Suppression of Lethal Ischemic Ventricular Arrhythmias by the Class III Agent E4031 in a Canine Model of Previous Myocardial Infarction

Abstract

The antiarrhythmic efficacy of a new and potent class III agent E4031 [1-[2-(6-methyl-2-pyridyl)ethyl]-4-(4-methylsulfonylaminobenzoyl)piperidine] was evaluated in several canine models of recent myocardial infarction. In anesthetized dogs with baseline inducible ventricular arrhythmia studied 4-10 days after anterior myocardial infarction, 30-300 .mu.g/kg i.v. E4031 suppressed induction of ventricular tachyarrhythmias by programmed ventricular stimulation in 7 of 10 animals tested, while significantly prolonging refractoriness in both noninfarcted and infarcted ventricular myocardium.

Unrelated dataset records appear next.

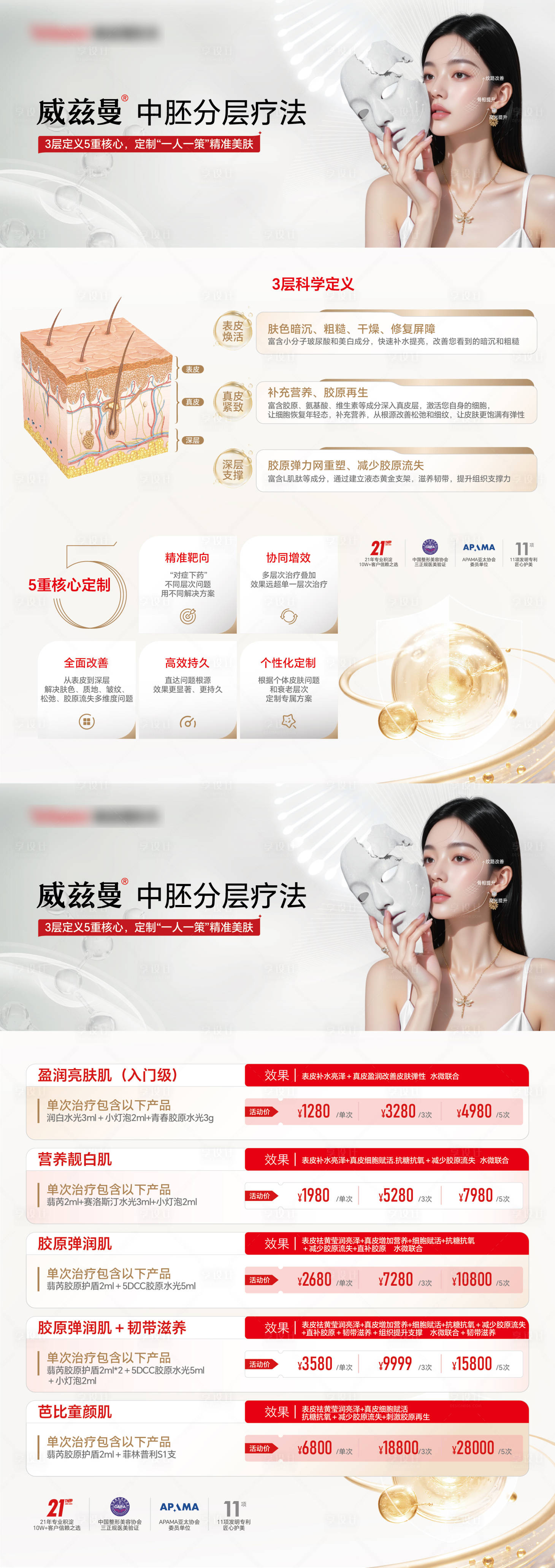 源文件下载【享设计】搜索编号：16970036694096757【医美海报】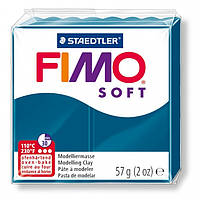 Полимерная Глина, FIMO Soft, №31 (57г), Цвет: Синий Калипсо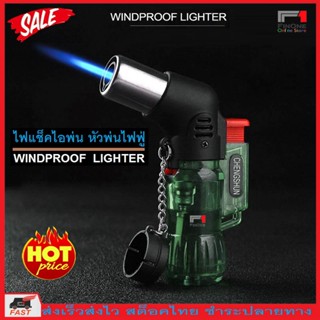 จุดไฟ ไฟแช็คไอพ่น ไฟแช็คแก็สแบบเติมได้ ดูระดับได้ พร้อมใช้งาน Windproof Lighter No. 2725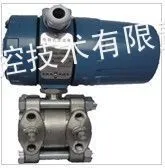 供应1151智能压力变送器,智能差压变送器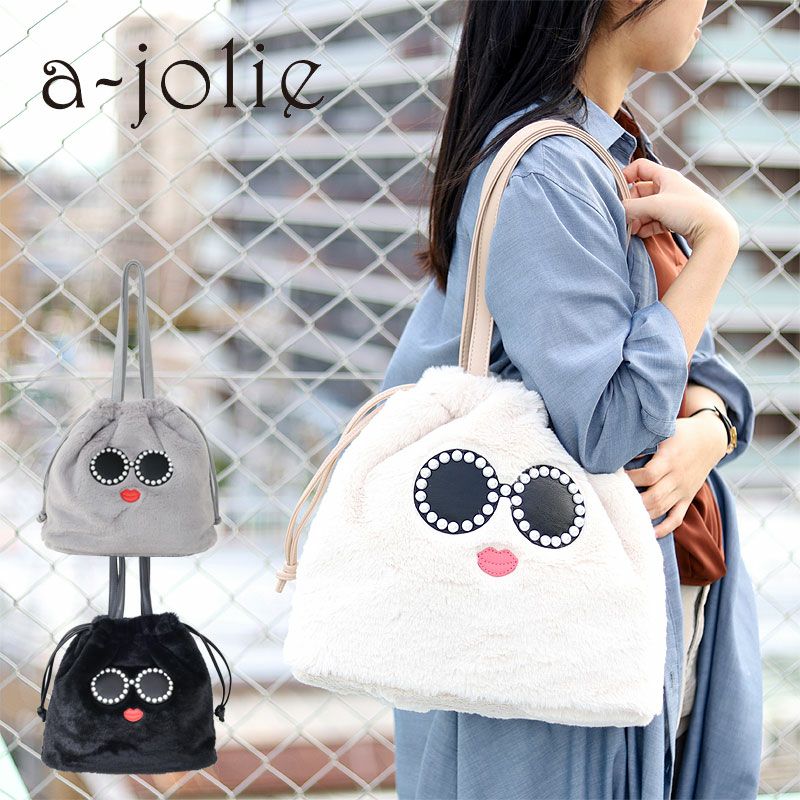 専用☆ぷっくりフォルムのバッグ☆ ジョリーフルール タイムセール10％OFF】a-jolie パールサングラス トートバッグ | TOZAI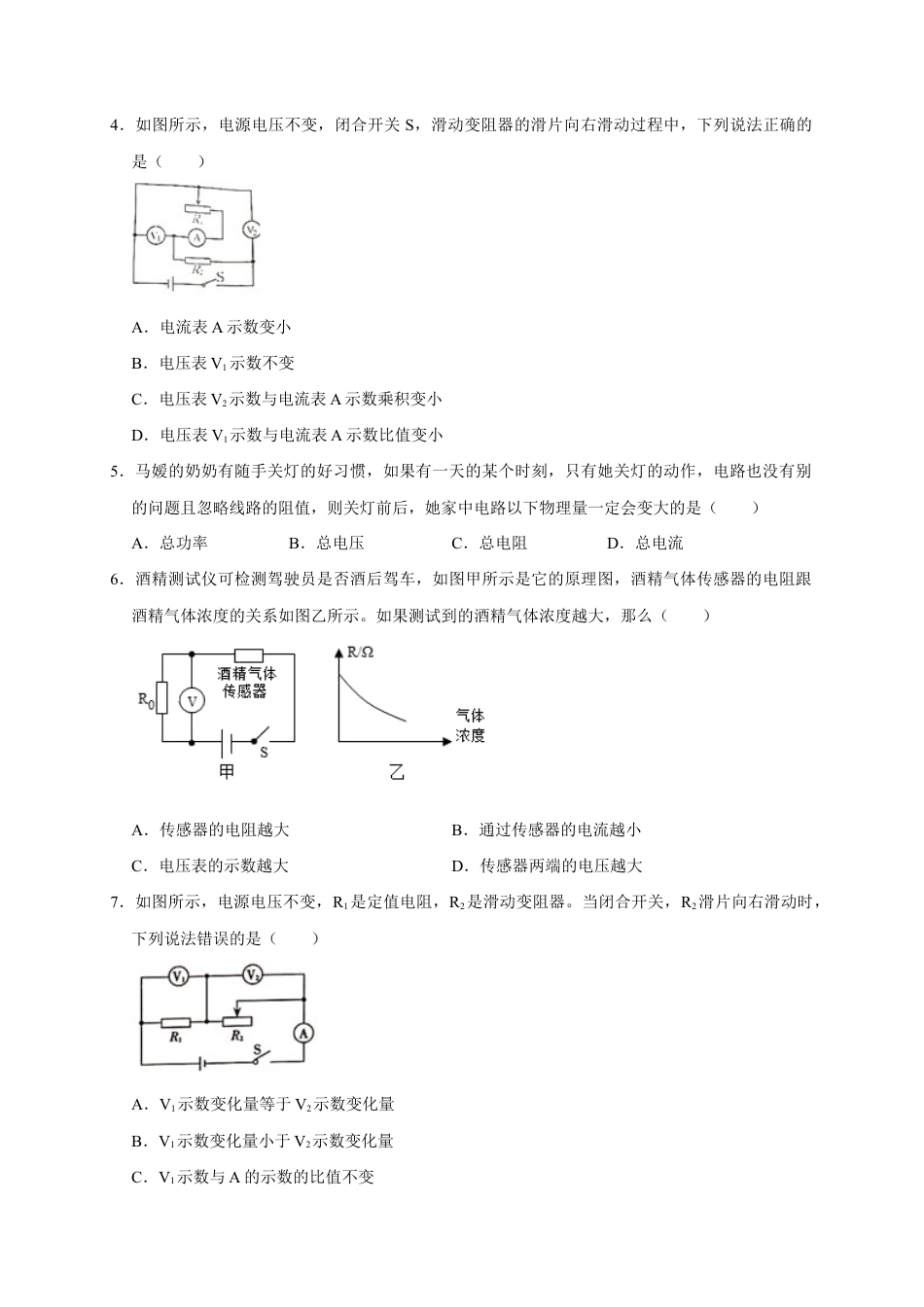 人教版初三物理-17.2 欧姆定律(原卷版).docx_第2页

The incidence of lethal ischemic ventricular arrhythmias developing in response to acute posterolateral myocardial ischemia in the presence of previous anterior infarction was reduced from 10 of 10 (100%) in a vehicle pretreatment group to 3 of 10 (30%, p < 0.01) in an E4031 (300 .mu.g/kg intravenously, i.v.) pretreatment group. Neither the sizes of the underlying anterior myocardial infarctions (26.9 .+-. 3.7 vs. 33.2 .+-. 2.1% of left ventricle) nor the times to development of acute posterolateral myocardial ischemia (43 .+-. 11 vs. 40 .+-. 8 min) differed significantly between the vehicle and E4031 pretreatment groups, respectively, suggesting that the reduction in the incidence of lethal ischemic arrhythmias in the E4301 pretreatment group was not due to smaller underlying, electrically unstable myocardial substrates nor to a delay in onset of the acute ischemic insult. In conscious dogs with spontaneous ventricular ectopy at 48 h after myocardial infarction and in anesthetized dogs with no baseline inducible arrhythmias at 4-10 days after myocardial infarction, E4031 (30-3,000 .mu.g/kg i.v.) produced no facilitation or aggravation of spontaneous or inducible ventricular arrhythmias. These findings suggest that pharmacologic agents such as E4031 that increase ventricular refractoriness (class III electrophysiologic activity) may provide significant protection against development of malignant ischemic ventricular arrhythmias in the setting of previous myocardial infarction.